I Want. No I Need. No I NEEEEEED A Janimal

Posted: July 7, 2014 in Animals, Random Thoughts
Tags: , , , ,

Well I just saw this commercial and my entire world has turned upside down.  A stuffed animal that turns into pajamas?  So I can snuggle with my best friend and then wear that best friend to bed?  Two words:  GAME CHANGER.

The only people getting shit on in this whole ordeal are the 0-4 year olds and the 106+ year olds.  Imagine trying to get one of these and getting the cold shoulder because you JUST turned 106.  What a cruel, cruel twist of fate.  But Janimals don’t make the rules, they just break them.  A stuffed animal and a set of pajamas?  That’s 1900’s shit, when all that 106+ year old crowd was pooping in their diapers (as babies not as geriatrics).  Like Darwin said, if you don’t watch out for evolution, it will run you over like a train*.

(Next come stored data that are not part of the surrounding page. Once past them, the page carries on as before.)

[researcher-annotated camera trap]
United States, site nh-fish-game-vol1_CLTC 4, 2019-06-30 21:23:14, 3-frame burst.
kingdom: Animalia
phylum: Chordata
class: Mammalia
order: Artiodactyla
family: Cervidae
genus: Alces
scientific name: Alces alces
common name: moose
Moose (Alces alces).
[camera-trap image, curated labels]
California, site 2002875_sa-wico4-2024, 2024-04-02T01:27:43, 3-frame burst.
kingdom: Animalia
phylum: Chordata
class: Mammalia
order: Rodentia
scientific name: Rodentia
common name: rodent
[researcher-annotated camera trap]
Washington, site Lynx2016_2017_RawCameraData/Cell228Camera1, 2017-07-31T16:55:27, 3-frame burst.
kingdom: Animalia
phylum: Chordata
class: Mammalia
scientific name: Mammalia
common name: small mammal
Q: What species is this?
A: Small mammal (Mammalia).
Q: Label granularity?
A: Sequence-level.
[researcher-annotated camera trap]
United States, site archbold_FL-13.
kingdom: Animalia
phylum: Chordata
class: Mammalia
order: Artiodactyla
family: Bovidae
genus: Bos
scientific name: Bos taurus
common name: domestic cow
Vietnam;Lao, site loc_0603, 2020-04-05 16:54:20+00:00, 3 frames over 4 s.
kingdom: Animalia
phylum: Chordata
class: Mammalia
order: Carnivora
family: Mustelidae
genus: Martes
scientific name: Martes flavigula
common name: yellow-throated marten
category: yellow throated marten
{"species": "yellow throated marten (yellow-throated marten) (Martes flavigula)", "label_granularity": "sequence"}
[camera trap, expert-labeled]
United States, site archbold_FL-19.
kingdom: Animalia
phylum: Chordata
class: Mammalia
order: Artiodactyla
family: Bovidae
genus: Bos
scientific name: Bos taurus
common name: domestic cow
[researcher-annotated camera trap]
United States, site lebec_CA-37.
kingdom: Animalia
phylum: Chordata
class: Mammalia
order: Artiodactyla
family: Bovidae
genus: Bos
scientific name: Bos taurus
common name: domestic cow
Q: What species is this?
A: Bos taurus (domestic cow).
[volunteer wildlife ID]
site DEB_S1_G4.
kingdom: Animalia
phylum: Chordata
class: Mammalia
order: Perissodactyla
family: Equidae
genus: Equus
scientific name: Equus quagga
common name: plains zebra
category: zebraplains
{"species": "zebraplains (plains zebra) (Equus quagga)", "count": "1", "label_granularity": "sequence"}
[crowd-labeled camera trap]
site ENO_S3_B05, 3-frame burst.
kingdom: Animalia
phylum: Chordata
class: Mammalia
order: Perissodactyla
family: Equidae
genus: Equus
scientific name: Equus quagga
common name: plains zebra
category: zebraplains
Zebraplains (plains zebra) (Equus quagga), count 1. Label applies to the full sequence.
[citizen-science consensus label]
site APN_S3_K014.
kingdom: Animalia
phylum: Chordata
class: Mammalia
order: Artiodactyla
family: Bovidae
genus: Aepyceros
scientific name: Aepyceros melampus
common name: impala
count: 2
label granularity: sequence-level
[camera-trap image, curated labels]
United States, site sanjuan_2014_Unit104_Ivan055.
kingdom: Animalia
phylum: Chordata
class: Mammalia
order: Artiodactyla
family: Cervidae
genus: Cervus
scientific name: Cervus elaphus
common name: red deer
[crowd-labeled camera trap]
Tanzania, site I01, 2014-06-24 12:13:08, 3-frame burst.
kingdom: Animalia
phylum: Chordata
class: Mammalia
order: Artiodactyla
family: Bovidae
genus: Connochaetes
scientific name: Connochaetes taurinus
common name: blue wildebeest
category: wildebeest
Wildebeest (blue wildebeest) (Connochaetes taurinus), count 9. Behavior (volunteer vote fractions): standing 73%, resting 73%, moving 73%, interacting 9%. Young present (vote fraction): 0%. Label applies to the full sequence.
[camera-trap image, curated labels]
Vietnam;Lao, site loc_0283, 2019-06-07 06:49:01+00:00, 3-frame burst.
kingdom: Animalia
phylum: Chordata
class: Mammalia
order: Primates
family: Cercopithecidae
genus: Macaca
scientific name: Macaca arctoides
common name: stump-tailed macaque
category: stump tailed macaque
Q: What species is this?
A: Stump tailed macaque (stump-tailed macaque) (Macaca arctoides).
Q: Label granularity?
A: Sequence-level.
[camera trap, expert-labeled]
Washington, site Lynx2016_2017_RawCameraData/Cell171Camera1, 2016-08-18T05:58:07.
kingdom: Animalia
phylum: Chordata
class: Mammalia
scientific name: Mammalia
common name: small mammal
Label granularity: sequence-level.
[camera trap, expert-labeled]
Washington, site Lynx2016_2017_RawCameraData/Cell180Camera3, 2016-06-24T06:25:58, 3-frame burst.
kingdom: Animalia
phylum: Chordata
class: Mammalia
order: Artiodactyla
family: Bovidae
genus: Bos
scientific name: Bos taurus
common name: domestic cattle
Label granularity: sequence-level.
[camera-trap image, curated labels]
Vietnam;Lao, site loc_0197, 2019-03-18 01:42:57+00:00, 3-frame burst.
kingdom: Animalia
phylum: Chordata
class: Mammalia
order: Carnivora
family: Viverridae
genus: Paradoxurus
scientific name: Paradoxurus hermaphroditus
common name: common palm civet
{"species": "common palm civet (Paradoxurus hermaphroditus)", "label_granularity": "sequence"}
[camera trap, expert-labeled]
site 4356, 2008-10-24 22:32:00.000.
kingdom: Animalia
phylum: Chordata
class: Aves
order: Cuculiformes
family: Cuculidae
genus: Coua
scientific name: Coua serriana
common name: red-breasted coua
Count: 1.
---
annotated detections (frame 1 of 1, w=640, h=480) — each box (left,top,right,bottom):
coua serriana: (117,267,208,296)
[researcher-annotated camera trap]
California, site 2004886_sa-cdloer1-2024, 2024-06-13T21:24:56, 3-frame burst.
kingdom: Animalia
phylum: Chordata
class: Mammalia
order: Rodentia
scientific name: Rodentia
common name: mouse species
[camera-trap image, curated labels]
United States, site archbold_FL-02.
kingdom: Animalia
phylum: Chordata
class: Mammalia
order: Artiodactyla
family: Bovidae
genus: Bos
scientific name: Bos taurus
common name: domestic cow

*Darwin probably never said that, but I bet he thought it all the time**

**He probably never thought it either, but I bet he never thought stuffed animals could evolve into a Janimal.  What an idiot

Anyway, we have to power rank the Janimal options here.  Quite an eclectic mix in the initial batch.

5. Cat.  Boooooooring, just like real cats.  If you get the cat, you are destined to be the creepy cat lady in your neighborhood.  No ifs, ands, or maybes.  It also shows a severe lack of imagination.

cat

4. Zebra.  I understand wanting to incorporate some color into the Janimals, but the pink and black look is kind of played out.  If you aren’t going black and white, maybe you throw a blue zebra in there?  Just not feeling this color combo.  A Zubaz multicolored Zebra would climb up these rankings escalator style.  I hope a Lion Janimal is created so he can eat all the Zebra Janimals.  

zebra

3. Dog.  Similar to the cat in terms of being a little unoriginal for being a house pet, but three things seperate the dog from the cat.  Dogs are SIGNIFICANTLY better than cats (this will not be debated), the little pup is cute as hell with his tongue sticking out, and the kid in the picture sells the dog with his break dancing.  In fact, I think this kid has a future selling ketchup popsicles to ladies in white gloves.

dog

2. Giraffe.  Easily one of the best creatures at the zoo.  Obviously it would be impossible to incorporate the long giraffe neck in the pajamas, but having the horns on the head more than makes up for it.  

giraffe

1. Unicorn.  If you didn’t secretly want to be a unicorn at some point of your life, I don’t even want to know you.  A magical creature with a horn coming out of it’s head?  Fuck.  Yes.  Is this unicorn pink and girly?  Indeed.  But again, it is magical with a horn coming out of it’s head.  Number 1 with a bullet.  The Unicorn Janimal.

univorn

PS- I just realized that Janimals only go up to size Large and you have to be under 5’6″ to wear them.  So either children or functioning midgets can wear Janimals.  Janimals giveth and Janimals taketh away.  But that’s how they roll.  No room for babies, geriatrics, and normal sized people in the Janimal world.